# [Goal]
Copy word for word the lines from the one containing "Time of clock at [496,43,520,73]: 7:04" through the one containing "Time of clock at [418,423,541,595]: 2:36", both included, and leave the pictures out of your answer.

BEGIN Extracted information

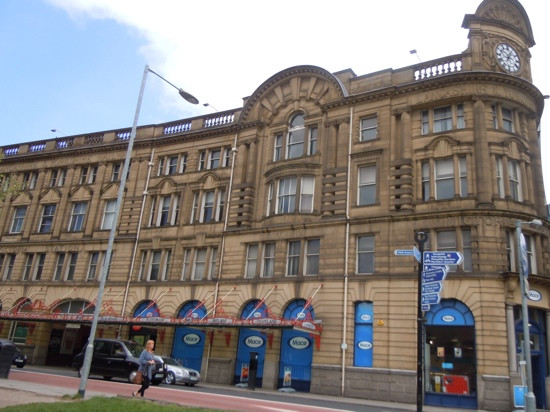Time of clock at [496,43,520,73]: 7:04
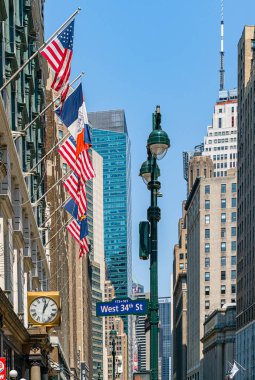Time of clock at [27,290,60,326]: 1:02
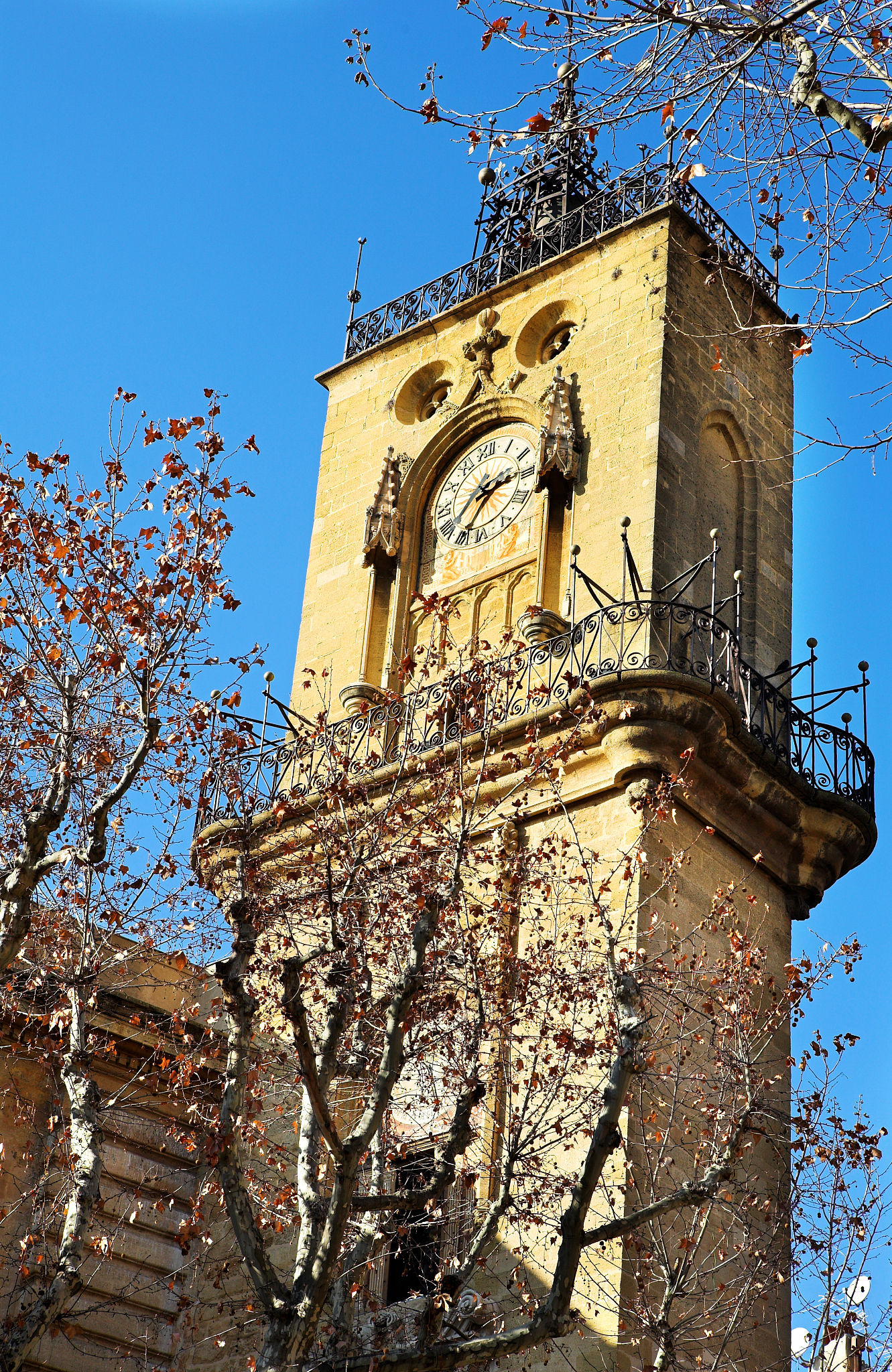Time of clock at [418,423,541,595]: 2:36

END Extracted information
BEGIN Extracted information

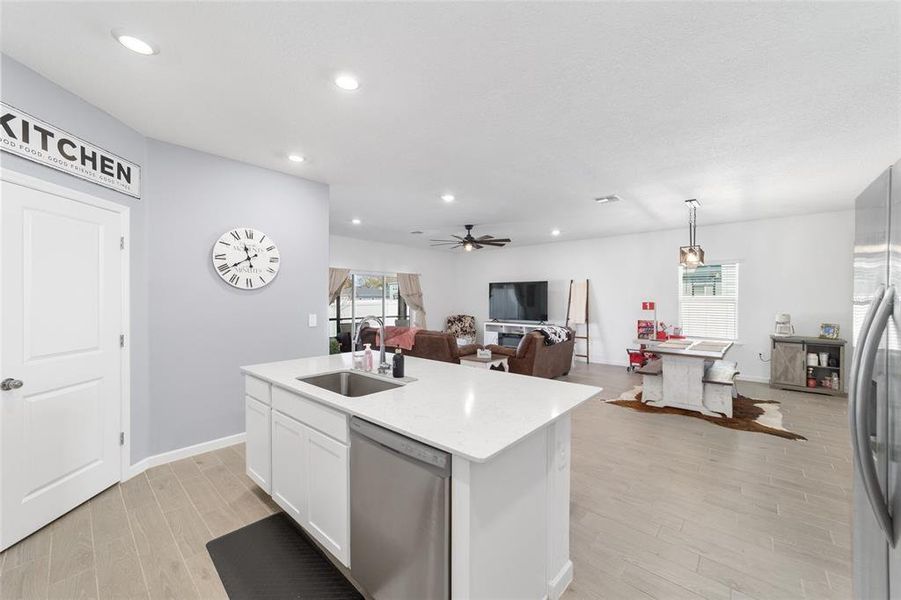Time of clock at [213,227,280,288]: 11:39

END Extracted information
BEGIN Extracted information

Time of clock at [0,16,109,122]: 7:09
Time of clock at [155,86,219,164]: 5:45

END Extracted information

# [Exercise output]
Time of clock at [496,43,520,73]: 7:04
Time of clock at [27,290,60,326]: 1:02
Time of clock at [418,423,541,595]: 2:36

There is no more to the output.